The cats were trapped, vaccinated, spayed or neutered, marked with "ear tips," then returned to their territory to live out their lives.
Volunteers built food stations and cold weather shelters so the cats would be drawn to one spot. That way, they would stop roaming the neighborhood and annoying residents. The cats were taken care of by volunteers, who make up the only staff for the Urban Cat League, which relies on donations for its operating budget.
Neighbors that "hated cats" were provided with motion activated sprinklers to keep the cats from wandering into their backyards, Phillips said.
Phillips and other volunteers met with the San Reno tenants association and wrote to every resident asking for help with the project.
Of the big names in the building, he remembers that Mary Tyler Moore's father-in-law lobbied hard in support of the cats.

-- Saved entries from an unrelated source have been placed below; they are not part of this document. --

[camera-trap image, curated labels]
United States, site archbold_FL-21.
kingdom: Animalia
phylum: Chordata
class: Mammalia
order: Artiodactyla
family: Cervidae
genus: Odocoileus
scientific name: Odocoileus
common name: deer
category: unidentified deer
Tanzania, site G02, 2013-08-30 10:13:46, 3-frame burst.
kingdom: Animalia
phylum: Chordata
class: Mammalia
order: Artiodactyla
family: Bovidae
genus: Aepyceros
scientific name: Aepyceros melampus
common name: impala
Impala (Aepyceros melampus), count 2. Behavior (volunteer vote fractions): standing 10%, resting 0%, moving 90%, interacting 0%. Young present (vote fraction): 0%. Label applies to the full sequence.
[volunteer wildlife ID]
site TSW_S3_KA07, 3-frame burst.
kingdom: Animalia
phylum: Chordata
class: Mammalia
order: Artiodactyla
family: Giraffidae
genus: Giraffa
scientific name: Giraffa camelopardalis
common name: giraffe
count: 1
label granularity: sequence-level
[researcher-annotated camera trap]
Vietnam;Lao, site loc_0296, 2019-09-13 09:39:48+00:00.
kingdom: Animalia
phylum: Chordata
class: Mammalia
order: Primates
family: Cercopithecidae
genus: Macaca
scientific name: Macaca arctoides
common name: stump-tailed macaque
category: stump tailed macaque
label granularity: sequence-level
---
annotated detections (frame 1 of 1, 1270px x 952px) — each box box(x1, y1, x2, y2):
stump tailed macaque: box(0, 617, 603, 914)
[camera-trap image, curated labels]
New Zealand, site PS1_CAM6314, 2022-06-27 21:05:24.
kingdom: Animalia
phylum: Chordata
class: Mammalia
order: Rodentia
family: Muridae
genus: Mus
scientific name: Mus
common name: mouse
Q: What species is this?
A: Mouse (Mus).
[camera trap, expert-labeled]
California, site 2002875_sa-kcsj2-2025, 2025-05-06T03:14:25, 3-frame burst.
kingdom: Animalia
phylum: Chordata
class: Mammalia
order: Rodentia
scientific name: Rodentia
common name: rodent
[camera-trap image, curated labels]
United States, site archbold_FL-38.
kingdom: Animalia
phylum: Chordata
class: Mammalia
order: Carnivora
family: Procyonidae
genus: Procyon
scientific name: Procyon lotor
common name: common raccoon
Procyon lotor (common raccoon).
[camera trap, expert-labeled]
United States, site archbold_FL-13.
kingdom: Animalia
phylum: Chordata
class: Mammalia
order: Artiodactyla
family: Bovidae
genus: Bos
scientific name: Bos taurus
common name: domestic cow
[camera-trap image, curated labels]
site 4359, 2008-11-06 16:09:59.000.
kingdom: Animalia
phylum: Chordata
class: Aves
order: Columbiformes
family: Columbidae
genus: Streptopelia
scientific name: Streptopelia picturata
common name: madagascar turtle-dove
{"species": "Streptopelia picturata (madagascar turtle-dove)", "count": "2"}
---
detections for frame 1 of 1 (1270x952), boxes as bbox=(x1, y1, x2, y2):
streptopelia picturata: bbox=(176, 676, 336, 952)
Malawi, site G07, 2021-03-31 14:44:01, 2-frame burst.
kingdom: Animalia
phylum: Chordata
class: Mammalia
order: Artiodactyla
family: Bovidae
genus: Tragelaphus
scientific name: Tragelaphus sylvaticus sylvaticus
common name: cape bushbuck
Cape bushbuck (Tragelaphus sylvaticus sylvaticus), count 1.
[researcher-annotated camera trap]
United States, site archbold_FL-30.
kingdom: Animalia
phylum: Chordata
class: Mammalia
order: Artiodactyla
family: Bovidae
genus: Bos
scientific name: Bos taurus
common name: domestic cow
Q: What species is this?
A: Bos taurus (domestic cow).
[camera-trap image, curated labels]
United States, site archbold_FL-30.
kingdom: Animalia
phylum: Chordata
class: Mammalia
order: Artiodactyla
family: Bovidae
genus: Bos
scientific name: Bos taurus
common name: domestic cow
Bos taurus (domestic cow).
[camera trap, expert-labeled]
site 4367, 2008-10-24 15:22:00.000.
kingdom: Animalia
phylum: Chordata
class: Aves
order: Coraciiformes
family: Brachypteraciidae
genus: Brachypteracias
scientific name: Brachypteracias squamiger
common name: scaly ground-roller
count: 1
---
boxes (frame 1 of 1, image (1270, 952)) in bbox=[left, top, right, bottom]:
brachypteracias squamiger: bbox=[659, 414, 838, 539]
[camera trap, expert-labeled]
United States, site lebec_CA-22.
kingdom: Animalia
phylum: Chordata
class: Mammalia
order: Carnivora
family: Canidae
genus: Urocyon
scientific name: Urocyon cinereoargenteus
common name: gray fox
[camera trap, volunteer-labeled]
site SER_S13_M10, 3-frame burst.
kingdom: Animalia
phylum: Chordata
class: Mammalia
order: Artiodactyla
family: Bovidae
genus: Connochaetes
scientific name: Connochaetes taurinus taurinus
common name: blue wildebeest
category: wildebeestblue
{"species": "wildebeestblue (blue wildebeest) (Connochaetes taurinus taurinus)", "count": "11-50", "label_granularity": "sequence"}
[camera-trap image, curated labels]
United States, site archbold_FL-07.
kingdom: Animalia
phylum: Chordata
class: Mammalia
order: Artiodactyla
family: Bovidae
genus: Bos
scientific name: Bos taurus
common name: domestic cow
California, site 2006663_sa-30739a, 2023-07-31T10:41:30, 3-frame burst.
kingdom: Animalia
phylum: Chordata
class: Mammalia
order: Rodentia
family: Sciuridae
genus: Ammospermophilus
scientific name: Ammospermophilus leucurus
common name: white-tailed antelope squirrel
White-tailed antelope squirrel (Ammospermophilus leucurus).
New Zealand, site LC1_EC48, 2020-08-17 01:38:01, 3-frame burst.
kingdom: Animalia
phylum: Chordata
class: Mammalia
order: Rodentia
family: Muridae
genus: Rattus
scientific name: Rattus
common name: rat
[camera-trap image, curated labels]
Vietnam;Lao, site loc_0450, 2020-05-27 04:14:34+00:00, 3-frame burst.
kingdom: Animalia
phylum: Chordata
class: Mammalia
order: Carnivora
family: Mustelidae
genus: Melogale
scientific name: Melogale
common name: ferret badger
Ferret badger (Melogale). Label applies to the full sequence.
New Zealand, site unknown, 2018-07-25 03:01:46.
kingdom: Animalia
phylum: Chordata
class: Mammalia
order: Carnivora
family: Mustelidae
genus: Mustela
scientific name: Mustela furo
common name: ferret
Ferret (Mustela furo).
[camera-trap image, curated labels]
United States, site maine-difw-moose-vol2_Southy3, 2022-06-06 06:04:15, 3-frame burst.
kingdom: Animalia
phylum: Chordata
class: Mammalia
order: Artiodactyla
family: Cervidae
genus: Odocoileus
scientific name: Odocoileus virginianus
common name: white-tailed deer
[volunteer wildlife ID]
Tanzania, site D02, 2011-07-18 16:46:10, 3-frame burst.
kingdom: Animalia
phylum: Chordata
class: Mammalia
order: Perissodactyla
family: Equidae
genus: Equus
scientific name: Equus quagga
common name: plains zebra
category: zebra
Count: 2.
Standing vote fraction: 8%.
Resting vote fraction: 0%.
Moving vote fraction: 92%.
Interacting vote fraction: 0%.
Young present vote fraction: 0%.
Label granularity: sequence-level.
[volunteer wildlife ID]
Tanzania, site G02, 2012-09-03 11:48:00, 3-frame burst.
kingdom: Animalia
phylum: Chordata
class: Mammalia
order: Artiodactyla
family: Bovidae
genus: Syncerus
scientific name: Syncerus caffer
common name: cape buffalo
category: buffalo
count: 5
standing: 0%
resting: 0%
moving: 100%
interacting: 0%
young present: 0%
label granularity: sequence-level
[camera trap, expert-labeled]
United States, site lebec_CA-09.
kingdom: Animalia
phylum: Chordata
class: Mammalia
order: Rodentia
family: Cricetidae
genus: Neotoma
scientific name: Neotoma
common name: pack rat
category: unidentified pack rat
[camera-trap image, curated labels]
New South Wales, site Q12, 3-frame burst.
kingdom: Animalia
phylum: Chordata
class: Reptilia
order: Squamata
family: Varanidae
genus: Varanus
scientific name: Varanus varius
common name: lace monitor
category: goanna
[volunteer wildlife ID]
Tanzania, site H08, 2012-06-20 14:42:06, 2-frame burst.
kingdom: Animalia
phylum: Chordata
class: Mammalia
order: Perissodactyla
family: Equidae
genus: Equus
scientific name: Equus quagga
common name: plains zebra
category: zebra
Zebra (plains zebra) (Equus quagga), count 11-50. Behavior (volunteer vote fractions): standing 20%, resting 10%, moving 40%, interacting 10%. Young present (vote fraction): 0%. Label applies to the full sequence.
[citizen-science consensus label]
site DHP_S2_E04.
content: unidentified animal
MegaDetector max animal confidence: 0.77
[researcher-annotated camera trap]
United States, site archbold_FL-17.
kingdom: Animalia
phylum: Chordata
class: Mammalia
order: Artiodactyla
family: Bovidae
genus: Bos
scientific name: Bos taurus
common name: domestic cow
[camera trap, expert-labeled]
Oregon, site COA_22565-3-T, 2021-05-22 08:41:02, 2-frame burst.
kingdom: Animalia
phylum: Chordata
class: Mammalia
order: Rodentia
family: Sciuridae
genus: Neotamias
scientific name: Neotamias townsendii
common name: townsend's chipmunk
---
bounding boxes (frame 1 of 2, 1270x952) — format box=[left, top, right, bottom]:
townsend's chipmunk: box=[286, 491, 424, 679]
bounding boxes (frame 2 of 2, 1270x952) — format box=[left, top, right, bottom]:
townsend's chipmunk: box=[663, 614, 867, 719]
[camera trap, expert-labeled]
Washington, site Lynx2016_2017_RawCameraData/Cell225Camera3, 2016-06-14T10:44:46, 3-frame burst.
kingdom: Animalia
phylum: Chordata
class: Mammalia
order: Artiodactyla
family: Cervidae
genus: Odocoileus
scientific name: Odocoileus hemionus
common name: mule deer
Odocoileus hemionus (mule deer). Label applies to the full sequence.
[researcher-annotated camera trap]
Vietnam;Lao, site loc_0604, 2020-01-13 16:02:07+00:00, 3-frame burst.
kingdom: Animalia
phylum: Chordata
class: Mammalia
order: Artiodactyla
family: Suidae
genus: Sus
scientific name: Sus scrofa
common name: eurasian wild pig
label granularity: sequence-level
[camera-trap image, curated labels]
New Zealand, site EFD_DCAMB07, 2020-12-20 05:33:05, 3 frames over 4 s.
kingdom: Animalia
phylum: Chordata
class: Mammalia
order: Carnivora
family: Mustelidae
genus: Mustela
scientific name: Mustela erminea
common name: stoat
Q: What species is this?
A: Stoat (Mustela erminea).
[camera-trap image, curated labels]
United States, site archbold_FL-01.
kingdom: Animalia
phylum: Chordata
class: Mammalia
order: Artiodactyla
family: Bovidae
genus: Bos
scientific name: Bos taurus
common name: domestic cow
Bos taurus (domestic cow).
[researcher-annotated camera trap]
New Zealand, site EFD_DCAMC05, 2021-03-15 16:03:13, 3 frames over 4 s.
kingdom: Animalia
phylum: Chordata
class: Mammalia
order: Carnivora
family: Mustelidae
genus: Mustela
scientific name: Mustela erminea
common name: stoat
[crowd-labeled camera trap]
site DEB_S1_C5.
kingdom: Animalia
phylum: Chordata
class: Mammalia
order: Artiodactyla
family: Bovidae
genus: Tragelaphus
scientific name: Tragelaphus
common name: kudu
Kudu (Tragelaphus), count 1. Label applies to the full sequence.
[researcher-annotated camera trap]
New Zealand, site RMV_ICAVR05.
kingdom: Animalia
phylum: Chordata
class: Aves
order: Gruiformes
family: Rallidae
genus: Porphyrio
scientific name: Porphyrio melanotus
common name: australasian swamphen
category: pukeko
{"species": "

Volunteers hoped that attrition would eventually decrease the block's cat population, and they were right, Phillips said.
Today all of the remaining cats are spayed or neutered 10-year-olds.
The neighborhood's remaining feral cats, stealthy creatures rarely spotted during the day, now get food, water and shelter from volunteer-managed stations at nearby buildings on the block bound by Central Park West, Amsterdam Avenue, West 74th and 75th streets.
When they die off, the colony will be gone for good, Phillips said.